Immediately the 'merger' was consumated the direction and running of HBOS was dominated by the men from Yorkshire, who were compared to the religious fanatics of Afganistan - 'The Haliban', and led by Andy Hornby, a marketing whizz-kid from the supermarket chain Asda, who swamped the combined company with a 'tsunami' of a vastly increased portfolio of riskier mortgages, big ticket business loans , and poorly adjudged commercial property lending, financed in the large part by securitizations, and short term borrowings. Even at the start of 2008 when the property market was imploding worldwide, HBOS buried it's head in tha sand and publicly announced "Some people look as though they are losing their nerve - beginning to panic even - in today's testing property environment. Not us". It was soon seen as a highly reckless and irresponsible delusory statement but was indicative of the almost total lack of understanding of the gravity of the situation the bank had manoeuvred itself into. Despite falling profits and horrendously massive bad debts looming ahead pay and bonuses for the top executives escalated upwards.

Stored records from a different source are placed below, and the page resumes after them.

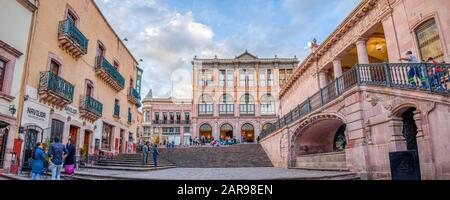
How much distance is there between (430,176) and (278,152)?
1148 centimetres

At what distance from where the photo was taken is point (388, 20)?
1193cm

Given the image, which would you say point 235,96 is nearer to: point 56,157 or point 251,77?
point 251,77

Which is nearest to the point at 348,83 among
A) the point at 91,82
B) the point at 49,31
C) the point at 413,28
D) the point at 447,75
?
the point at 447,75

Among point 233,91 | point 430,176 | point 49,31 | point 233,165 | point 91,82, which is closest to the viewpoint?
point 430,176

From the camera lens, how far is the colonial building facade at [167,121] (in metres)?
46.9

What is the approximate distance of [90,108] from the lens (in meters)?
16.5

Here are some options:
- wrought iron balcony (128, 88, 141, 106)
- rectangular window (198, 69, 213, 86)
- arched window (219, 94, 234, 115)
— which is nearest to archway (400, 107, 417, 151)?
wrought iron balcony (128, 88, 141, 106)

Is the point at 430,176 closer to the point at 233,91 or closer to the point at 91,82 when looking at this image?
the point at 91,82

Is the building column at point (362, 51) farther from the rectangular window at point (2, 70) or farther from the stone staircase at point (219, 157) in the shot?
the rectangular window at point (2, 70)

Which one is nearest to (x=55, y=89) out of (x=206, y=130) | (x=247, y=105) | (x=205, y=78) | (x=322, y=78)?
(x=322, y=78)

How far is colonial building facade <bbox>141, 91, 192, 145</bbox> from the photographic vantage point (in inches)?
1848

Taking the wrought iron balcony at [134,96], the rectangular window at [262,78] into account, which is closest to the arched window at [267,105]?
the rectangular window at [262,78]

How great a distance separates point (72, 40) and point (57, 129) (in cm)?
498

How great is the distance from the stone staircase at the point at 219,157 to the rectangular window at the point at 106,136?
172 inches
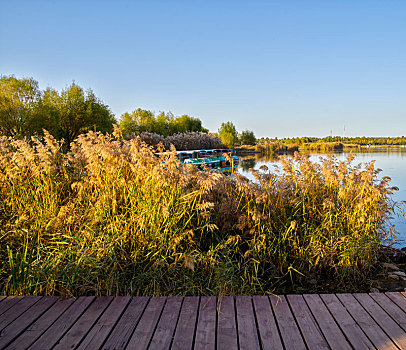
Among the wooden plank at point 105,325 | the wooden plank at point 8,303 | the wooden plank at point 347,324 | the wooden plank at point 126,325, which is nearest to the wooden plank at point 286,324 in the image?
the wooden plank at point 347,324

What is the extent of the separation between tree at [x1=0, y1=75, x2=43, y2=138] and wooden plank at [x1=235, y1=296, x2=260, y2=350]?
77.4ft

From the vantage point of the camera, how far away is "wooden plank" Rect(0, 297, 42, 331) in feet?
6.32

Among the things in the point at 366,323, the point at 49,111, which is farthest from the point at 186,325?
the point at 49,111

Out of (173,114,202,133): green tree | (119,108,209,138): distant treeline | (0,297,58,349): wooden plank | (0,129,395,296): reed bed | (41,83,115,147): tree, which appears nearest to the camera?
(0,297,58,349): wooden plank

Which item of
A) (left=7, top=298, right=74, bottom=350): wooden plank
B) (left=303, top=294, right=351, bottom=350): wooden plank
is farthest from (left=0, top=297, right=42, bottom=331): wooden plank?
(left=303, top=294, right=351, bottom=350): wooden plank

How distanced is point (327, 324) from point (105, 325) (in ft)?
4.48

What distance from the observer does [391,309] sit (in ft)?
6.61

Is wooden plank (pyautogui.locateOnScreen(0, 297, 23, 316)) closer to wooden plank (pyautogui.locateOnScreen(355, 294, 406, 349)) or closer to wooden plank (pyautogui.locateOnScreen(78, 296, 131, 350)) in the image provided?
wooden plank (pyautogui.locateOnScreen(78, 296, 131, 350))

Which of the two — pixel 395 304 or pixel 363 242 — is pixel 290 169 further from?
pixel 395 304

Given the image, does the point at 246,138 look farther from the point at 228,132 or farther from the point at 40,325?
the point at 40,325

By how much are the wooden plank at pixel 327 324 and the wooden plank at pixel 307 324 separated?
0.10 feet

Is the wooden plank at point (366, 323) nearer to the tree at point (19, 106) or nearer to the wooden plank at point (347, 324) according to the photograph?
the wooden plank at point (347, 324)

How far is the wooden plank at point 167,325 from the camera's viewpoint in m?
1.68

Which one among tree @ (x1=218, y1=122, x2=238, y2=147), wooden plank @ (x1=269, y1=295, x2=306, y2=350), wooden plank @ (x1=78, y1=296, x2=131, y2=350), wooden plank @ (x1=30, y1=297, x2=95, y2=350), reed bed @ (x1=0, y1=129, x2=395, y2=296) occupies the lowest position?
wooden plank @ (x1=30, y1=297, x2=95, y2=350)
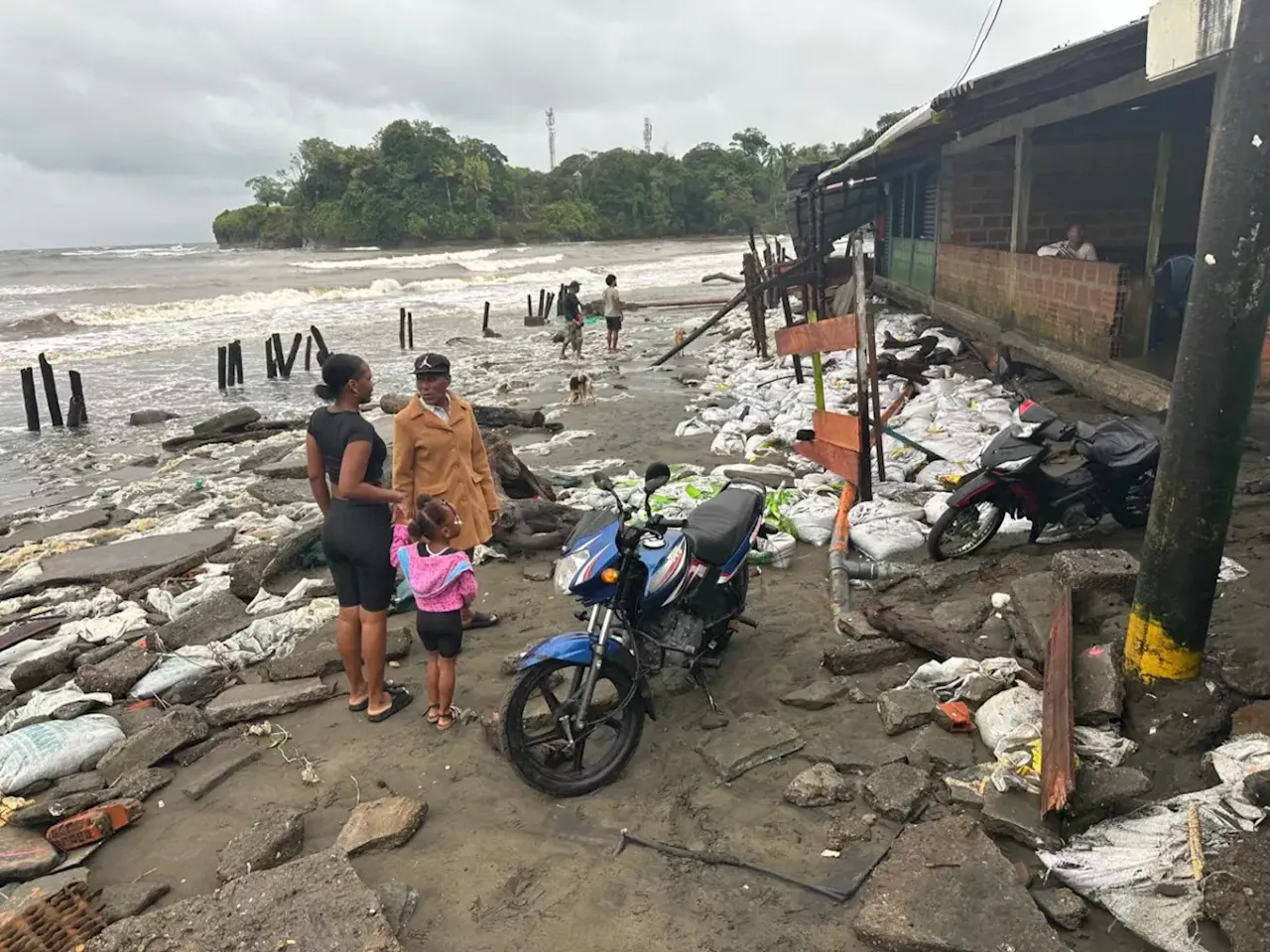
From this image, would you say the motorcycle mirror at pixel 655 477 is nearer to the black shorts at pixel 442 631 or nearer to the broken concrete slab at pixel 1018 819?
the black shorts at pixel 442 631

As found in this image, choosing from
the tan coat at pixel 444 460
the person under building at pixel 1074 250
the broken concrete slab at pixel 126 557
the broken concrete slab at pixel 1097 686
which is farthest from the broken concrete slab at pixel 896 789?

Forced to improve it's capital base in accordance with Basel II regulatory requirements in July 2008 HBOS launched a rights issue which in a move that the underwriters would live to regret, was the biggest flop since the stock market crash of 1987 with less than 9% taken up, leaving the underwriters to take over a 90% paper loss. The end of HBOS came soon after when a hasty, devoid of proper due diligence procedures, take-over by Lloyds was forced through by the Government and for which Lloyds is still counting the costs and losses. Lloyds failed to spot the level of toxicity in HBOS's book and for a time it looked as if they might have blown up two banks instead of one.
HBOS's demise was caused by a fundamental breakdown in basic commonsense. If money is lent to people with no jobs, no provable income and no assets combined with lending money to buy an asset which is worth the same or even less than the amount of the loan, then those responsible must be pretty much close to delusional or stupid or both. You simply don't need to be an economic rocket scientist or mathmatical financial risk management specialist to know that this is not the way to build up a book of debt. This together with funding the whole operation with largely short term money bearing no relationship to the average length of the loan book, and an almost total lack of proper internal governance, was a lethal highly toxic mix guaranteed to bring down the house of cards.
Within 7 years of the merger the Bank of Scotland was destroyed, by the focussing on only growth with common sense and everything else subordinated, with the result of the losing sight of the incredibly simple rules of banking, which had not changed since it's inception in 1695.
A highly recommended, difficult to put down read.